There is a work by Władysław Konopczyński (at the same time one of the greatest achievements of Polish culture) which is still being published today. It is, of course, the Polish Biographical Dictionary. The concept for this monumental publication was presented by the professor almost a hundred years ago, in 1922, in Przegląd Warszawski. The idea of the dictionary materialised slowly, but in 1930, thanks to funding from the Polish Academy of Arts and Sciences, work began in earnest. In 1935, the first volume was published. By the outbreak of war in 1939, 24 fascicles had been published, bringing the set of entries in alphabetical order to the letter ‘D’. After the war, work continued for several years and ten fascicles were issued. However, in 1949 Konopczyński was forced by the authorities to resign from the post of editor-in-chief, and the publication of the dictionary – fortunately, as it turned out, considering the Stalinist dictate – discontinued for several years. The work resumed in 1956. The editorial team was headed by two participants of Konopczyński’s seminar: Kazimierz Lepszy, followed by Emanuel Rostworowski.

A unique item in Konopczyński’s output is his very extensive and detailed diary, which he began writing in 1895. He kept his notes until the end of his life. In 2016, the Polish History Museum published two volumes of the diary from the years 1918–1921, and a continuation of the publication is planned.
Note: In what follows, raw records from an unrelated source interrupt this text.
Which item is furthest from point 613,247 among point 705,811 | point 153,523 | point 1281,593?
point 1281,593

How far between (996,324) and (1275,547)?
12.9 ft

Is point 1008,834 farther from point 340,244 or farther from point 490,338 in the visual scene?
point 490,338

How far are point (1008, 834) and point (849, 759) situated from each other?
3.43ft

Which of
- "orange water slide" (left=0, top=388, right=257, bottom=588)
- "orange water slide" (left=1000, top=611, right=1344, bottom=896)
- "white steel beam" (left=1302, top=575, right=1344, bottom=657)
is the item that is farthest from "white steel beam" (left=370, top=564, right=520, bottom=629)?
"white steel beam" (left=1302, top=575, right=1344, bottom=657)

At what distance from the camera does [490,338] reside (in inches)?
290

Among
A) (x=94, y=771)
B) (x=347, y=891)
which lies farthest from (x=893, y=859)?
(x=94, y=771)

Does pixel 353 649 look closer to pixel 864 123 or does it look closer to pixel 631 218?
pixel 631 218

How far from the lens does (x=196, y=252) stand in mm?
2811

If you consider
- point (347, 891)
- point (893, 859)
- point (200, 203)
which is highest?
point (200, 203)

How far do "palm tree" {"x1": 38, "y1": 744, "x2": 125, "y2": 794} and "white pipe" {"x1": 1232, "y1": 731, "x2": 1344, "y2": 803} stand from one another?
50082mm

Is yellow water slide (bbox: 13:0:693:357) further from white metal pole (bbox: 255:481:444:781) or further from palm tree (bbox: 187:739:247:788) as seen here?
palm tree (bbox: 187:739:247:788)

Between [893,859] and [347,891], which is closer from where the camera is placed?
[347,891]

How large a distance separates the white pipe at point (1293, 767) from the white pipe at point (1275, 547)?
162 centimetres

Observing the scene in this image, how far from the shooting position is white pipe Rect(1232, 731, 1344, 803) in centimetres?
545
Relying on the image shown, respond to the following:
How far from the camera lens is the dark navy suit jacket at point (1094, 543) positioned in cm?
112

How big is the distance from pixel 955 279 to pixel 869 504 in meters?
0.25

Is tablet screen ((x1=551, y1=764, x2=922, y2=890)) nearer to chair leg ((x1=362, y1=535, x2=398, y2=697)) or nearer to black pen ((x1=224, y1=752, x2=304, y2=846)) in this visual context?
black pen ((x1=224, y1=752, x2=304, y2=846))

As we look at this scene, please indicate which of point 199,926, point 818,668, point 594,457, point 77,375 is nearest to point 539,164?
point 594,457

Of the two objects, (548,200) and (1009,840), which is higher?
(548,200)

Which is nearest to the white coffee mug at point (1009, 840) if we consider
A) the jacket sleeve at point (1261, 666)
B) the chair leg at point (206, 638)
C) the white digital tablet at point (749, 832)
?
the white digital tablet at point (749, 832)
In this article, one can only hint in passing at Władysław Konopczyński’s political involvement, which played no small part in his career as a historian. As mentioned previously, this had a negative impact on his relations with Askenazy. In 1917, he joined the secret National League, and later became an activist of the People’s National Union (Związek Ludowo-Narodowy), on behalf of which he had held a seat in parliament in the years 1922–1927. In Konopczyński’s rich scholarly output – besides works on modern history, a model of reliability – we find few items on contemporary times. They are full of emotion, and are an expression of the author’s political convictions, which can be surprising. A prime example is the Political History of Poland 1914–1939, first published in 1995.

Władysław Konopczyński (photo: NAC)

 

Sad last years

When the Second World War broke out, Konopczyński found himself among the professors arrested as part of the Sonderaktion Krakau. He spent the following months in the Sachsenhausen concentration camp. In the winter of 1940, released as the result of an intervention, he returned to Cracow. Here, to the extent possible under the Nazis’ occupation conditions, he worked as a researcher and wrote further works, hoping that the war would end. However, the time after the so-called liberation did not prove kind to him.

For three post-war years, he worked actively and fruitfully at the university, but the communist authorities viewed him unfavourably, and with the onset of the Stalinist period, he was forced to part ways with the school. The historian’s final years were dramatic, full of humiliation and injustice. Works ready for publication were not published during his lifetime. Six months before his death, shortly after the famous First Methodological Conference of Historians in Otwock, which marked the apogee of Stalinism in historical science, he wrote to Władysław Czapliński: ‘I am gassed, infected, a leper’. Władysław Konopczyński died of heart failure in July 1952 at the age of 71.